The order transaction table of an e-commerce merchant may contain operation records about the same order at different times. For example, the order transaction table records a user's operations such as modifying the quantity of the product to be ordered and returning the product. The merchant only wants to obtain valid transaction records. The following section describes how to use Realtime Compute to obtain the latest transaction records.

Procedure

  • Syntax
    SELECT col1, col2, col3
    FROM (
      SELECT col1, col2, col3
        ROW_NUMBER() OVER ([PARTITION BY col1[, col2..]]
        ORDER BY col1 [asc|desc][, col2 [asc|desc]...]) AS rownum
      FROM table_name)
    WHERE rownum <= N [AND conditions]
    Parameter Description
    ROW_NUMBER() The OVER window function used to compute the number of a row. The value starts from 1.
    PARTITION BY col1[, col2..] The columns by which you want to partition the table. This parameter is optional.
    ORDER BY col1 [asc|desc][, col2 [asc|desc]...] The columns by which you want to sort your data. You can specify different orders for multiple columns.
  • Examples
    • Test data
      id (BIGINT) TIME (VARCHAR) VALUE (BIGINT)
      1 1517898096 5
      1 1517887296 44
      1 1517872896 32
      2 1517872896 10
    • Test statements
      create table source_table (
        id      BIGINT,
        `TIME`  VARCHAR,
        `VALUE` BIGINT
      )with(
        type='datahub',
        endPoint='yourEndpointURL',
        project='yourProjectName',
        topic='yourTableName',
        accessId='yourAccessId',
        accessKey='yourAccessSecret'
      );
      CREATE TABLE result_table (
           id   BIGINT,
        `TIME`  VARCHAR,
        `VALUE` BIGINT
      ) WITH (
          type= 'rds',
          url = 'yourRDSDatabaseURL',
          userName = 'yourDatabaseName',
          password = 'yourDatabasePassword',
          tableName = 'yourTableName'
      );
      INSERT INTO result_table
      SELECT id,`TIME`,`VALUE`
      FROM (
          SELECT *,
             ROW_NUMBER() OVER (PARTITION BY id ORDER BY `TIME` desc) AS rownume
          FROM 
          source_table
      ) 
      WHERE rownume <= 1                
      ;
    • Test results
      id (BIGINT) TIME (VARCHAR) VALUE (BIGINT)
      1 1517898096 5
      2 1517872896 10
  • Key points
    SELECT id,`TIME`,`VALUE`
    FROM (
        SELECT *,
           ROW_NUMBER() OVER (PARTITION BY id ORDER BY `TIME` desc) AS rownume
        FROM 
        source_table
    ) 
    WHERE rownume <= 1 

    Some orders in the order table have multiple records generated at different times.

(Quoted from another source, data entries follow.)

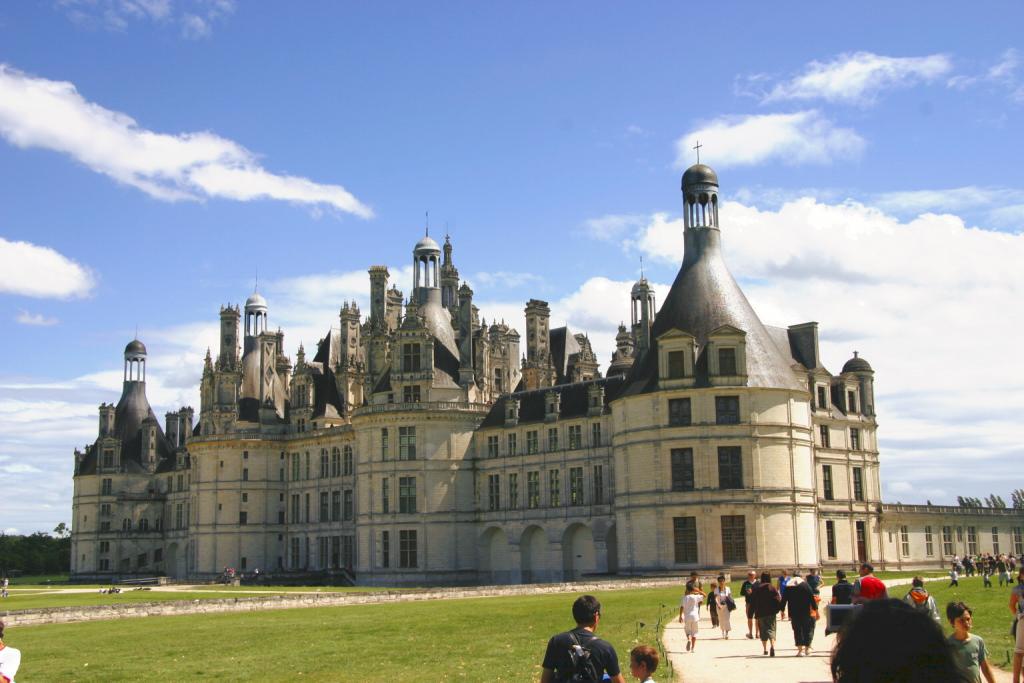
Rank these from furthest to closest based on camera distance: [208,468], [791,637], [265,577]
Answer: [208,468], [265,577], [791,637]

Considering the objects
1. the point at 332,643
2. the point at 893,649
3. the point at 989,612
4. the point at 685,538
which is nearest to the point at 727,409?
the point at 685,538

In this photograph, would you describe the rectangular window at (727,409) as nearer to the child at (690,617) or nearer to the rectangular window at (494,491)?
the rectangular window at (494,491)

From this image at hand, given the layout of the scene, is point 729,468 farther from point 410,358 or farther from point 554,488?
point 410,358

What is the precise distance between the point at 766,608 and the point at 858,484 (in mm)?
50667

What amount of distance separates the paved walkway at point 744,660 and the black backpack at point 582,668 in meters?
7.75

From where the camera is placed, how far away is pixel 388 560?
75.4 meters

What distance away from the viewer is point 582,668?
992 cm

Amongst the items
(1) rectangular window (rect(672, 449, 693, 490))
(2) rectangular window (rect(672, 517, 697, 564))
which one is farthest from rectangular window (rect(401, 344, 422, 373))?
(2) rectangular window (rect(672, 517, 697, 564))

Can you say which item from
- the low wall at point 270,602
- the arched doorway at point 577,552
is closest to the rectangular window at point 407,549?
the arched doorway at point 577,552

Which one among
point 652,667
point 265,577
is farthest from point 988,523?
point 652,667

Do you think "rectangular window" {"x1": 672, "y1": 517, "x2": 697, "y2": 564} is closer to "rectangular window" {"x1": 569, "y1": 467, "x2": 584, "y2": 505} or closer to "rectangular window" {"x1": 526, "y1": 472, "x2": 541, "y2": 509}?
"rectangular window" {"x1": 569, "y1": 467, "x2": 584, "y2": 505}

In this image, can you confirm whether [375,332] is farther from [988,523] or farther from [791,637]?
[791,637]

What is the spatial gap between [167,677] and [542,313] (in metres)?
63.1

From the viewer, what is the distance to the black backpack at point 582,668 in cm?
990
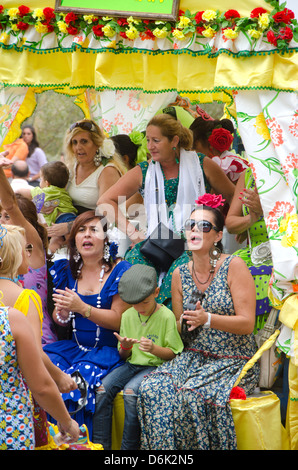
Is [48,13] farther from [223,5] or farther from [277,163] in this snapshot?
[277,163]

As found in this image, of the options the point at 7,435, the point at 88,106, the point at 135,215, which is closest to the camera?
the point at 7,435

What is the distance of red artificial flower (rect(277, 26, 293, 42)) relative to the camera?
366 cm

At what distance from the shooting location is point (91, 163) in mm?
5523

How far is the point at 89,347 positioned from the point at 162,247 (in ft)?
2.87

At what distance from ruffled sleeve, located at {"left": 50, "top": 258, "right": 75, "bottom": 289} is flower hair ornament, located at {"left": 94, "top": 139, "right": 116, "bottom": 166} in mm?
1273

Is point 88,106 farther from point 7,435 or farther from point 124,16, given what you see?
point 7,435

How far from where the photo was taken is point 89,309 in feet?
13.5

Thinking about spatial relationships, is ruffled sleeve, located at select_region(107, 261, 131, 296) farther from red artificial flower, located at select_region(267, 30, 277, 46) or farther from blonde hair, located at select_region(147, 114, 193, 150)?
red artificial flower, located at select_region(267, 30, 277, 46)

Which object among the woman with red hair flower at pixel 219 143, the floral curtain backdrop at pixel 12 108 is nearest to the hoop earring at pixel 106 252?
the floral curtain backdrop at pixel 12 108

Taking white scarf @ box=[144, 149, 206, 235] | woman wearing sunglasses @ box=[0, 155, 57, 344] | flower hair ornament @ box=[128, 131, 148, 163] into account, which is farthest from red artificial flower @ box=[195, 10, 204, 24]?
flower hair ornament @ box=[128, 131, 148, 163]

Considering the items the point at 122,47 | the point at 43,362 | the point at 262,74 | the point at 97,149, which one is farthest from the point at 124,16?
the point at 43,362

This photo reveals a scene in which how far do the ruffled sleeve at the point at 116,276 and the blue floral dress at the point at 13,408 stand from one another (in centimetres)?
150

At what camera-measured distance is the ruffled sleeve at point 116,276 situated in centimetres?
427

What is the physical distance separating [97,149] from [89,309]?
1810 mm
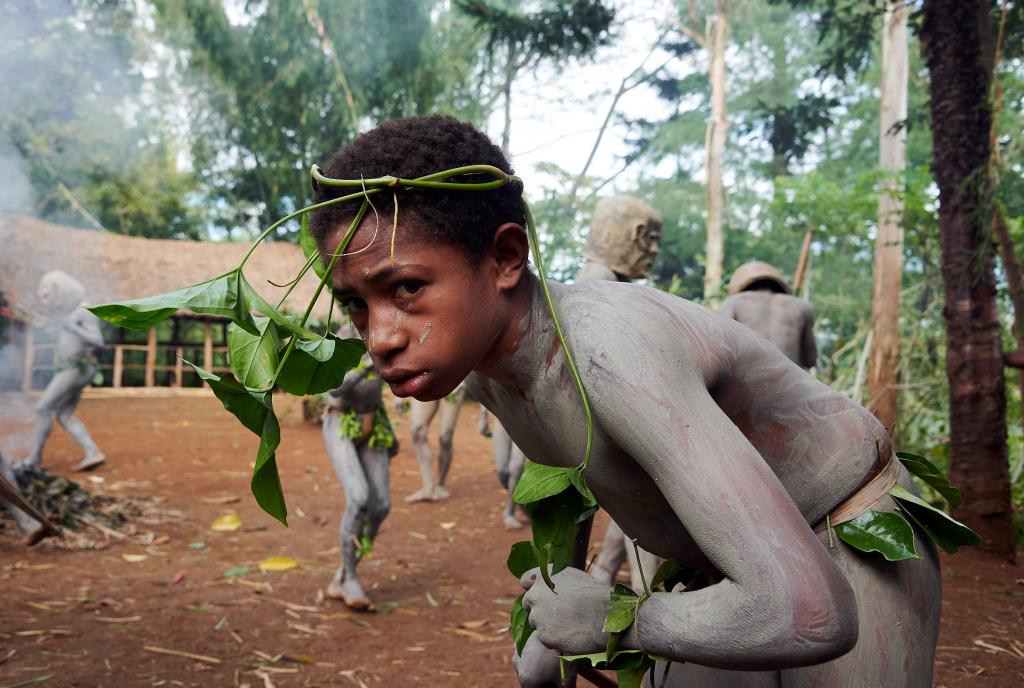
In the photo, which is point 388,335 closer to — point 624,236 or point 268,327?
point 268,327

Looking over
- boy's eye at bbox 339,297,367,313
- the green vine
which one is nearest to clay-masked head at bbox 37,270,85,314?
the green vine

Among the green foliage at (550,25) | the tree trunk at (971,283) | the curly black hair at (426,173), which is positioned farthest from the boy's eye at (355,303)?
the green foliage at (550,25)

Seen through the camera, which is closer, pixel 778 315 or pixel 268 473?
pixel 268 473

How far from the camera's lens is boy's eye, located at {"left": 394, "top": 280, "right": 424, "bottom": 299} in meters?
1.42

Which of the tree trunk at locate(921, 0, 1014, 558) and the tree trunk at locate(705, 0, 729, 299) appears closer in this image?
the tree trunk at locate(921, 0, 1014, 558)

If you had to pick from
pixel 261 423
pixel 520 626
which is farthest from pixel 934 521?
pixel 261 423

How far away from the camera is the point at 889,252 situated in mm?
9742

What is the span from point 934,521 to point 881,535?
0.21 metres

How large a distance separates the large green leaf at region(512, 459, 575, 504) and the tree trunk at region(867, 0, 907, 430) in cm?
723

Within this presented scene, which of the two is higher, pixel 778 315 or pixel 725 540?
pixel 778 315

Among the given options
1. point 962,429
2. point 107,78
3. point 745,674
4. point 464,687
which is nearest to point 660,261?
point 107,78

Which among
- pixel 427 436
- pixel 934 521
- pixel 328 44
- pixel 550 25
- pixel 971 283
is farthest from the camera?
pixel 328 44

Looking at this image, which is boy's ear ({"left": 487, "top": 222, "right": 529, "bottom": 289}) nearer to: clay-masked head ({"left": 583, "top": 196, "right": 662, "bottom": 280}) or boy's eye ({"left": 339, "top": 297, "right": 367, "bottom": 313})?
boy's eye ({"left": 339, "top": 297, "right": 367, "bottom": 313})

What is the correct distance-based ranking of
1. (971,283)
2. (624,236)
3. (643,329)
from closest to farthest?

To obtain only the last generated record for each order, use row_number() OVER (PARTITION BY id ORDER BY TIME DESC) to group records by order ID and sort the records in each group in descending order of time. The computing result lists the sequential numbers (which are continuous and unique in a group) of sorted records in each group. The first record in each group is the last generated record of the corresponding order.